*** DATA EXTRACT Section Begins ***

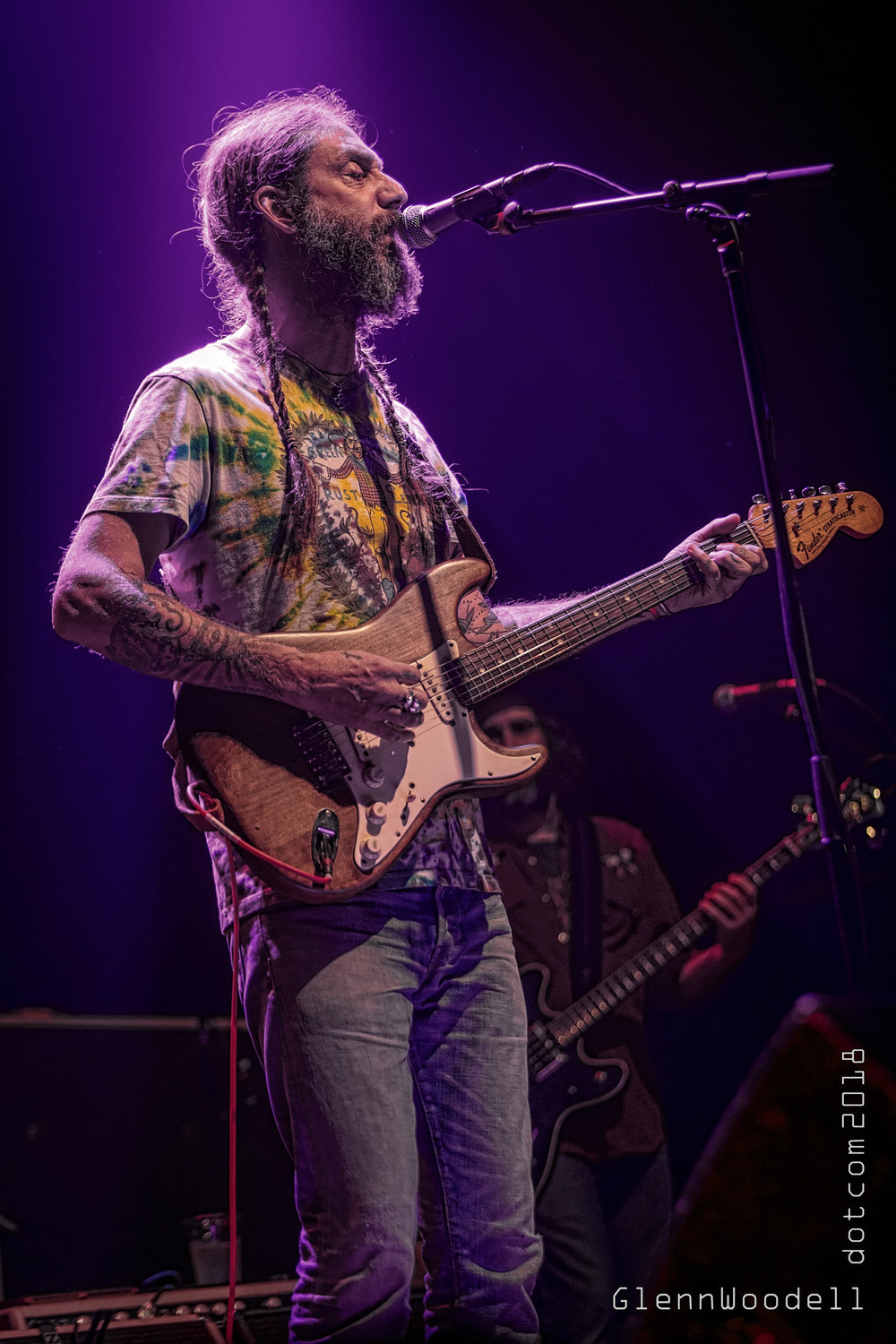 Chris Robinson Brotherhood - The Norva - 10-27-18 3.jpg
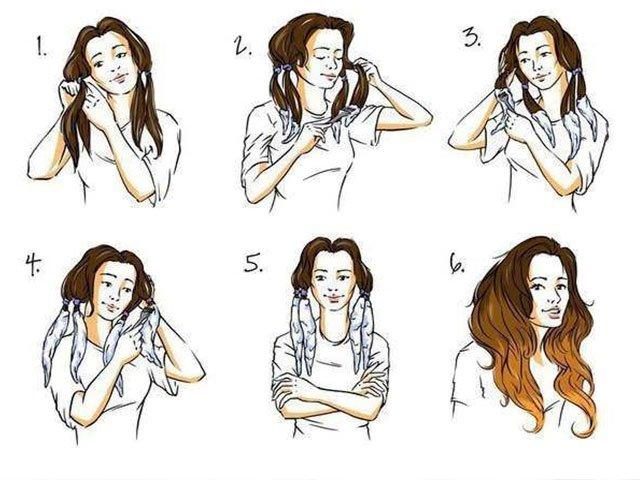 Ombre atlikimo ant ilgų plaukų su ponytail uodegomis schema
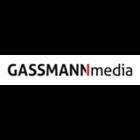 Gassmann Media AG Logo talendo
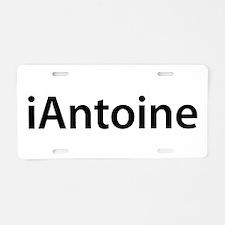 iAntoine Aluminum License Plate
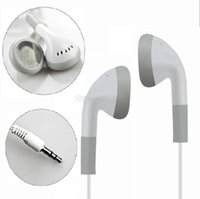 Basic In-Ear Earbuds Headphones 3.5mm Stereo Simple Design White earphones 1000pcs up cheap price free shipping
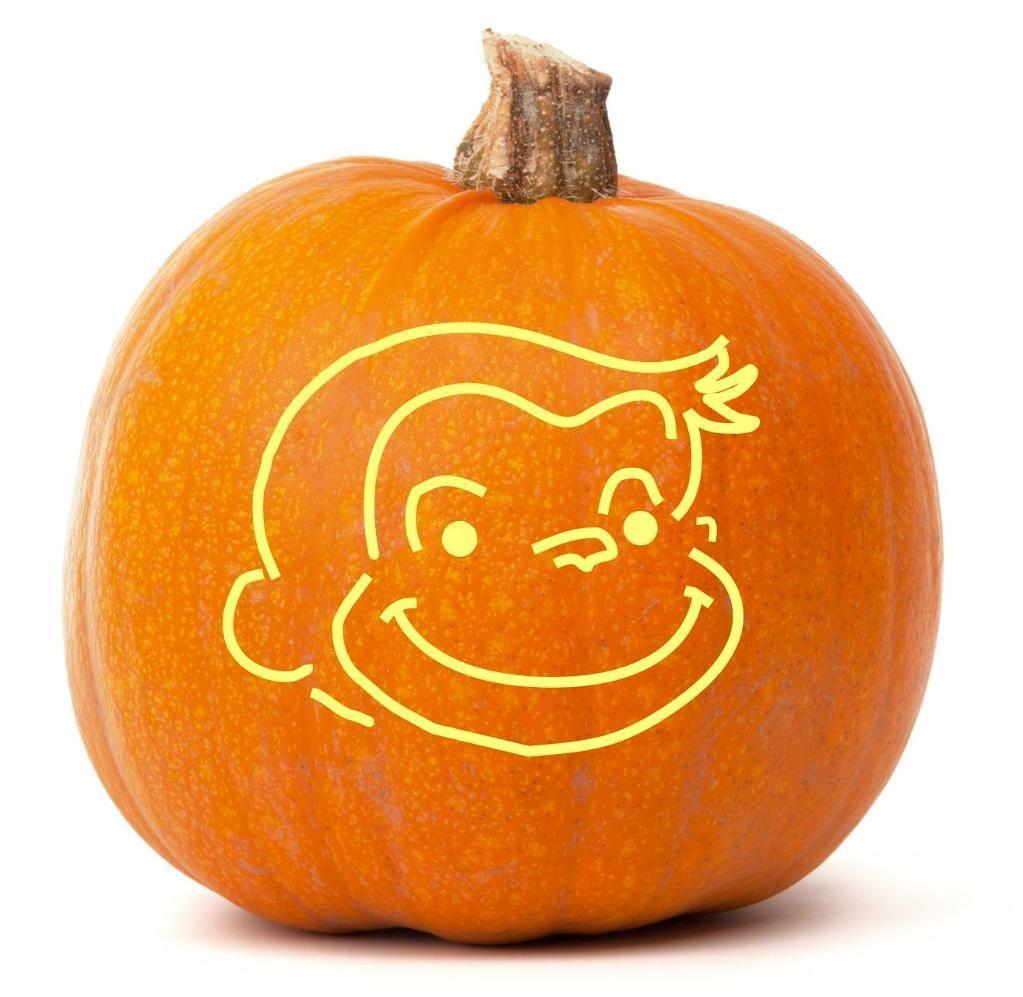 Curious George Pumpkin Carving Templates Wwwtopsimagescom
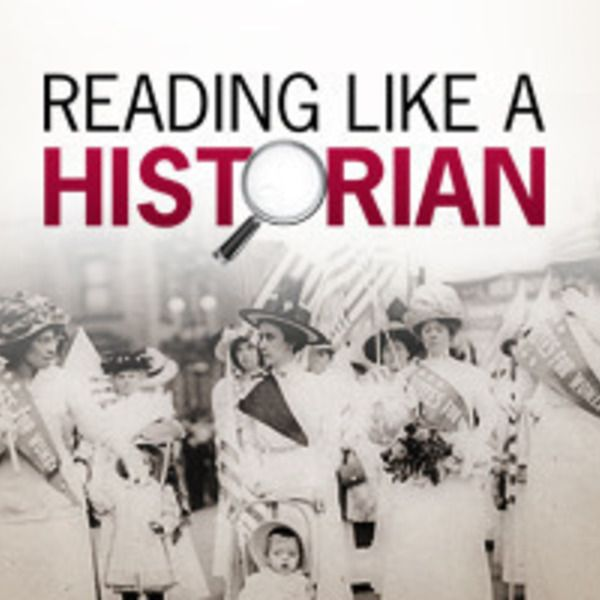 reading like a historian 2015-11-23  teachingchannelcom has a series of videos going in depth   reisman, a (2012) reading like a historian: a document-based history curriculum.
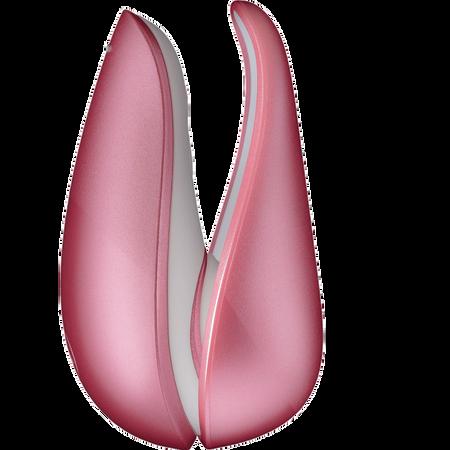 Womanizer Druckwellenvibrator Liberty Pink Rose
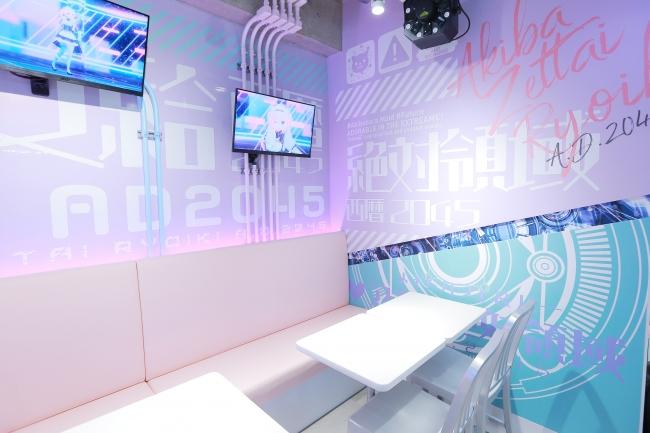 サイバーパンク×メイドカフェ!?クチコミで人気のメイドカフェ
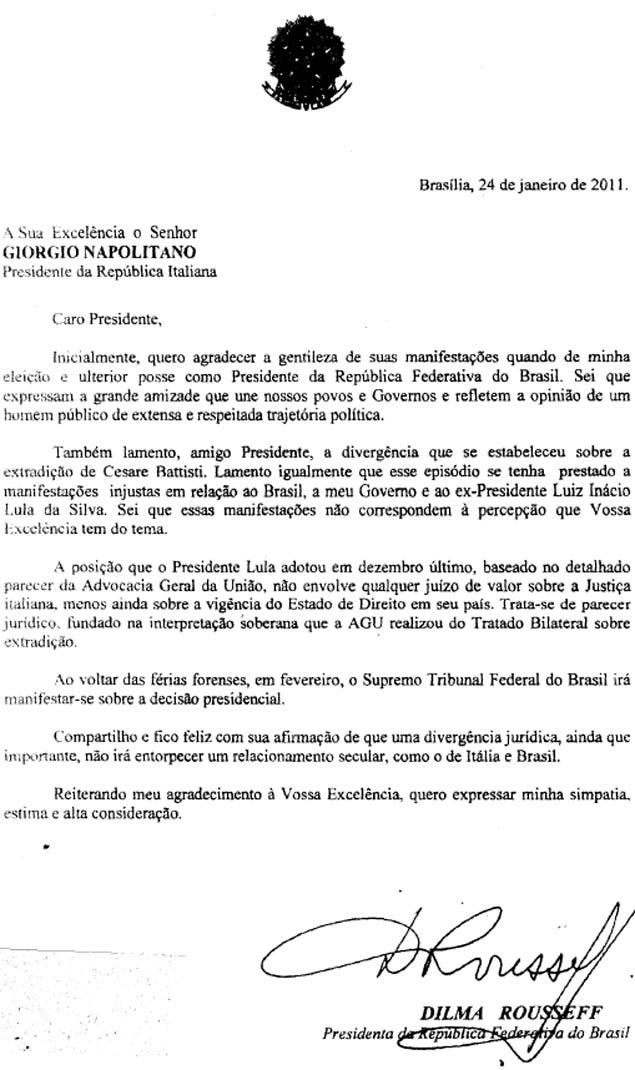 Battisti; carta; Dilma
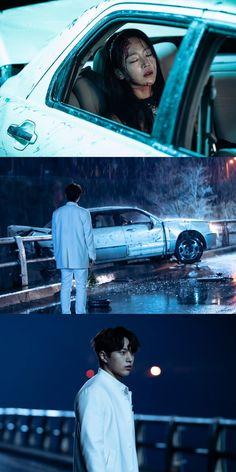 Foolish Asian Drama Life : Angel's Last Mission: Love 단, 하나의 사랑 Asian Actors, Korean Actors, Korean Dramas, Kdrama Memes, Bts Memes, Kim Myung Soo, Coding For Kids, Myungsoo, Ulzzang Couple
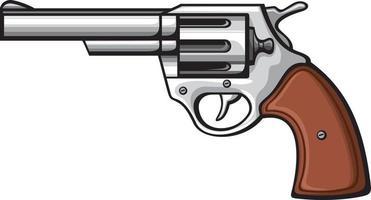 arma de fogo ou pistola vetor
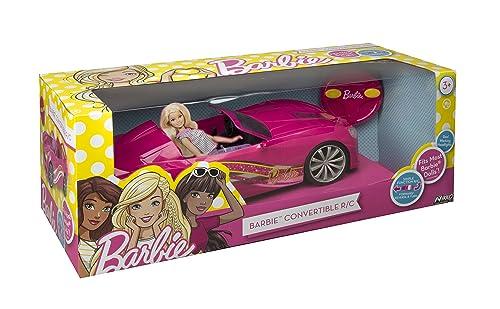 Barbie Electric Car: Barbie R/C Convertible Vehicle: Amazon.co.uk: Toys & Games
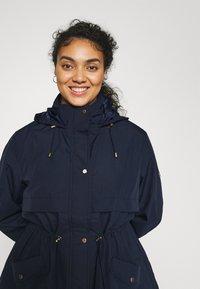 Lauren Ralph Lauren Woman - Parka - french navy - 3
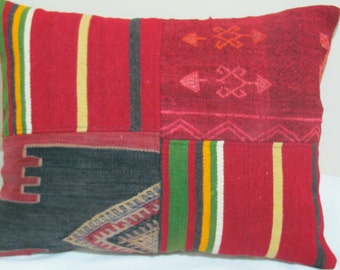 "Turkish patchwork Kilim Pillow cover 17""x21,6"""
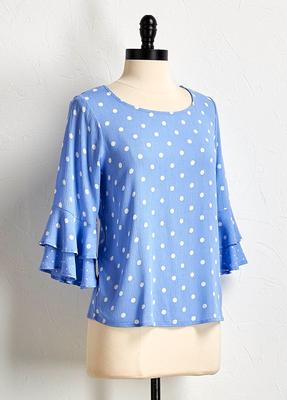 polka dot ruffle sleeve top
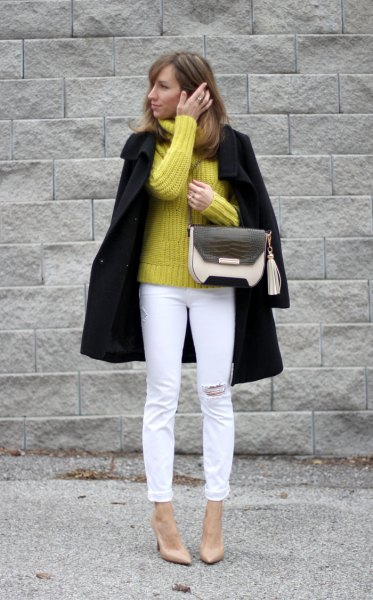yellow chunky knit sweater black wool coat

*** DATA EXTRACT Section Ends ***

Would you please set down the listing above exactly, minus its images?

 Chris Robinson Brotherhood - The Norva - 10-27-18 3.jpg
 Ombre atlikimo ant ilgų plaukų su ponytail uodegomis schema
 Gassmann Media AG Logo talendo
 iAntoine Aluminum License Plate
 Basic In-Ear Earbuds Headphones 3.5mm Stereo Simple Design White earphones 1000pcs up cheap price free shipping
 Curious George Pumpkin Carving Templates Wwwtopsimagescom
 reading like a historian 2015-11-23  teachingchannelcom has a series of videos going in depth   reisman, a (2012) reading like a historian: a document-based history curriculum.
 Womanizer Druckwellenvibrator Liberty Pink Rose
 サイバーパンク×メイドカフェ!?クチコミで人気のメイドカフェ
 Battisti; carta; Dilma
 Foolish Asian Drama Life : Angel's Last Mission: Love 단, 하나의 사랑 Asian Actors, Korean Actors, Korean Dramas, Kdrama Memes, Bts Memes, Kim Myung Soo, Coding For Kids, Myungsoo, Ulzzang Couple
 arma de fogo ou pistola vetor
 Barbie Electric Car: Barbie R/C Convertible Vehicle: Amazon.co.uk: Toys & Games
 Lauren Ralph Lauren Woman - Parka - french navy - 3
 "Turkish patchwork Kilim Pillow cover 17""x21,6"""
 polka dot ruffle sleeve top
yellow chunky knit sweater black wool coat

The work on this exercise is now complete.